▶ _The records_
::::

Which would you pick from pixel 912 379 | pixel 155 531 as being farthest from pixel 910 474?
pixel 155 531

::::

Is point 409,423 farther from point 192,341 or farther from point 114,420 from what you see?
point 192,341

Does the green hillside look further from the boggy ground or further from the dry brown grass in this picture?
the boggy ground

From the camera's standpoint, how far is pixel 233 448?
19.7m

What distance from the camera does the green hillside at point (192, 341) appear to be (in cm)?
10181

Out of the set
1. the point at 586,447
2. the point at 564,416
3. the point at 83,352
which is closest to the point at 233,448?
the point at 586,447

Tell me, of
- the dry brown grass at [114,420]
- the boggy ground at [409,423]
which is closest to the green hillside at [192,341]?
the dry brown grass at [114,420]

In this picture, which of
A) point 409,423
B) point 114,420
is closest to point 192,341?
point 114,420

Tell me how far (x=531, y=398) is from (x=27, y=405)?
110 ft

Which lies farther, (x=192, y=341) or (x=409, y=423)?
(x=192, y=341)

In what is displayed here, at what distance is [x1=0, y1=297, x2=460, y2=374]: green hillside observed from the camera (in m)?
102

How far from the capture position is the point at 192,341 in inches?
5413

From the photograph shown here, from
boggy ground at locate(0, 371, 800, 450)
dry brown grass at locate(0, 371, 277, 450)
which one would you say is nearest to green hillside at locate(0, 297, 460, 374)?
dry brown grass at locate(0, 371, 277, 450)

::::

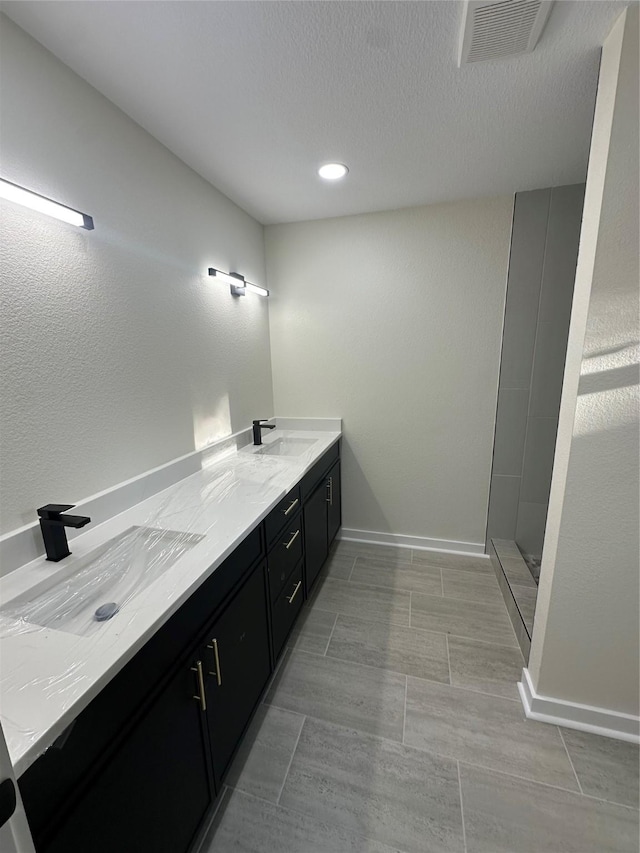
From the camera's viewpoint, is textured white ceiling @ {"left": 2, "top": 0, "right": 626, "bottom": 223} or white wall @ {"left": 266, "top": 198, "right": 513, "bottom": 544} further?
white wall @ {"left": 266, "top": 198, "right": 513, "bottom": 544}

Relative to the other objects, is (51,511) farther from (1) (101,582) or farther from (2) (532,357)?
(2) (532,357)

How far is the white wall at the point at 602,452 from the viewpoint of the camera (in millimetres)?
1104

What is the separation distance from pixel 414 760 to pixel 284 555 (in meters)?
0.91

::::

▶ _Task prompt_
From the items above, copy out every line that contains the string "viewpoint". Case counts.

▶ _Response to this task_
From the camera's viewpoint, is textured white ceiling @ {"left": 2, "top": 0, "right": 626, "bottom": 223} or white wall @ {"left": 266, "top": 198, "right": 513, "bottom": 544} further?
How far is the white wall at the point at 602,452 from the viewpoint of the camera (in millimetres)?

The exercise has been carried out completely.